Dicho sea, sin embargo, que el cachalote es mucho menos propenso a este accidente que cualquier otra especie. Mientras uno de esta clase se hunde, se hunden veinte ballenas francas. Esa diferencia en las especies es, sin duda, imputable en no pequeño grado a la mayor cantidad de hueso existente en la ballena franca: sólo sus persianas venecianas pesan a veces más de una tonelada; impedimento este del que el cachalote está totalmente libre. Pero hay ejemplos en los que, tras un lapsus de muchas horas o varios días, la ballena hundida vuelve a emerger con mayor flotabilidad que en vida. Aunque la razón de esto es obvia.
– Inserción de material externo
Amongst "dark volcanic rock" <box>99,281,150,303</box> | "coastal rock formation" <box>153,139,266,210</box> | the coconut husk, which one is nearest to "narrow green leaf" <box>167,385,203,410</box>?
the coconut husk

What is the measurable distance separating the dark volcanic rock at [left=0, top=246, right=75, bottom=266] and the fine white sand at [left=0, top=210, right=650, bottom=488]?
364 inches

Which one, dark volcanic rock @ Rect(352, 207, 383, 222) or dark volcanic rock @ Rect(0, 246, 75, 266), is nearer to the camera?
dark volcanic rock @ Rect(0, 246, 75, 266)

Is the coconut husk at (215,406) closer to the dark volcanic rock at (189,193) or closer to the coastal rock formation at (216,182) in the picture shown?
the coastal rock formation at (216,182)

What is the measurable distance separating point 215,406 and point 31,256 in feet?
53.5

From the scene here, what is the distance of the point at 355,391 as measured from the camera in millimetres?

Se generan gases en ella; se hincha a una magnitud prodigiosa; se convierte en una especie de balón animal. Un barco de la línea de combate difícilmente podría entonces mantenerla hundida. En la pesca de la ballena desde la costa, en aguas profundas, en las bahías de Nueva Zelanda, cuando una ballena franca muestra indicios de hundirse, le atan boyas con mucha cantidad de cabo; de manera que cuando el cuerpo se haya hundido, sepan dónde hay que buscarlo cuando vuelva a ascender.

No fue mucho después del hundimiento del cuerpo que desde los topes del Pequod se escuchó un grito anunciando que el Jungfrau estaba de nuevo arriando sus lanchas; aunque el único chorrear a la vista era el de un rorcual, una especie de ballenas incapturable a causa de su increíble potencia natatoria. No obstante, el chorrear del rorcual es tan similar al del cachalote, que los pescadores poco diestros a veces lo confunden. Y, consecuentemente, Derick y todas sus huestes estaban ahora acosando a este inaproximable bruto. Largando el Virgen toda la vela, salió tras sus cuatro jóvenes quillas, y así todos desaparecieron a sotavento, todavía en resuelta y esperanzada persecución.

¡Ah! Muchos son los rorcuales, y muchos son los Dericks, amigo mío.